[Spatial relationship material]
----------------------------------------

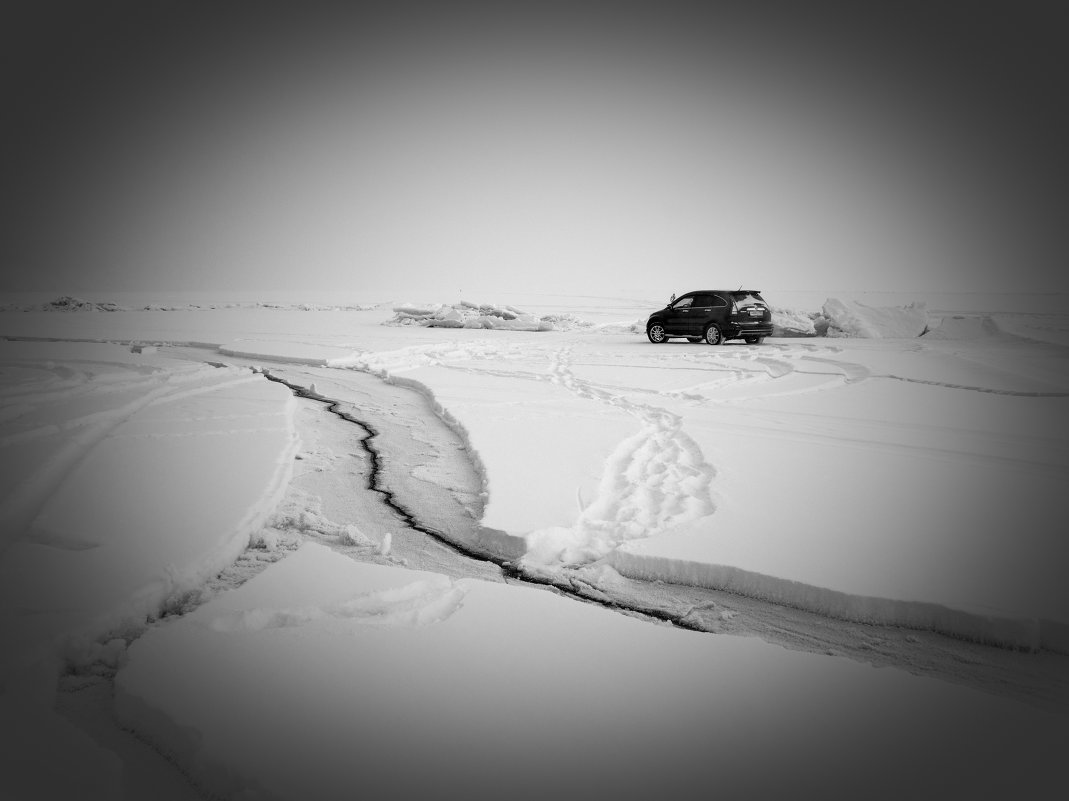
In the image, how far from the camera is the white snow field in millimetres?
2295

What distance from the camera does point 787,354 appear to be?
1599cm

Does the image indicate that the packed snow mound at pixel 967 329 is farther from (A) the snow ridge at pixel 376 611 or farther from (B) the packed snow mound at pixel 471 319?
(A) the snow ridge at pixel 376 611

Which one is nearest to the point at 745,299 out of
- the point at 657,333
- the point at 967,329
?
the point at 657,333

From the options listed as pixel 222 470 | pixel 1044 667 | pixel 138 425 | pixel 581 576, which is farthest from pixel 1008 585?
pixel 138 425

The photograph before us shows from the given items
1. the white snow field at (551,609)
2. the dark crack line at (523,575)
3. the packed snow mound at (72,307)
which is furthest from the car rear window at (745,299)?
the packed snow mound at (72,307)

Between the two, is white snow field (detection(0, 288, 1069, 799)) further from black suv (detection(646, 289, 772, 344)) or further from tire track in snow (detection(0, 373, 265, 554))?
black suv (detection(646, 289, 772, 344))

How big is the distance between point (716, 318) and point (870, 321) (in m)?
6.54

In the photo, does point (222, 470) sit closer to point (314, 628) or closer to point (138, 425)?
point (138, 425)

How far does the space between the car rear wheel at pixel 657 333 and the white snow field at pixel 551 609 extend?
451 inches

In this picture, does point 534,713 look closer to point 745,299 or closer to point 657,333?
point 745,299

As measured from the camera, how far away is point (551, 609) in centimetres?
Result: 344

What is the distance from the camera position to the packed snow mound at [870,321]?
21094 mm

----------------------------------------

**Task to carry out**
Copy out all of the material above word for word, leaving out the pictures.

**The reply**
In the image, how far from the camera is the white snow field in millimetres?
2295

What distance from the camera does point 787,354 appear to be?
1599cm

Does the image indicate that the packed snow mound at pixel 967 329 is farther from (A) the snow ridge at pixel 376 611 or farther from (B) the packed snow mound at pixel 471 319?
(A) the snow ridge at pixel 376 611

Which one is nearest to the point at 745,299 out of
- the point at 657,333
- the point at 967,329
?
the point at 657,333

From the options listed as pixel 222 470 | pixel 1044 667 | pixel 138 425 | pixel 581 576, which is farthest from pixel 1008 585?
pixel 138 425

The photograph before us shows from the given items
1. the white snow field at (551,609)
2. the dark crack line at (523,575)
3. the packed snow mound at (72,307)
which is furthest from the car rear window at (745,299)?
the packed snow mound at (72,307)

Between the two, is white snow field (detection(0, 288, 1069, 799)) further from black suv (detection(646, 289, 772, 344)) or further from tire track in snow (detection(0, 373, 265, 554))?
black suv (detection(646, 289, 772, 344))

How big is the distance between point (716, 318) and point (870, 321) (in m)?
6.54

In the photo, does point (222, 470) sit closer to point (314, 628) or closer to point (138, 425)?
point (138, 425)

How far does the space between the car rear wheel at pixel 657 333 and the white snow field at pixel 551 609 extend?
451 inches

In this picture, does point 534,713 look closer to point 745,299 or closer to point 657,333?
point 745,299

As measured from the camera, how far away is point (551, 609) in centimetres?
Result: 344

What is the distance from the camera position to the packed snow mound at [870,321]?
21094 mm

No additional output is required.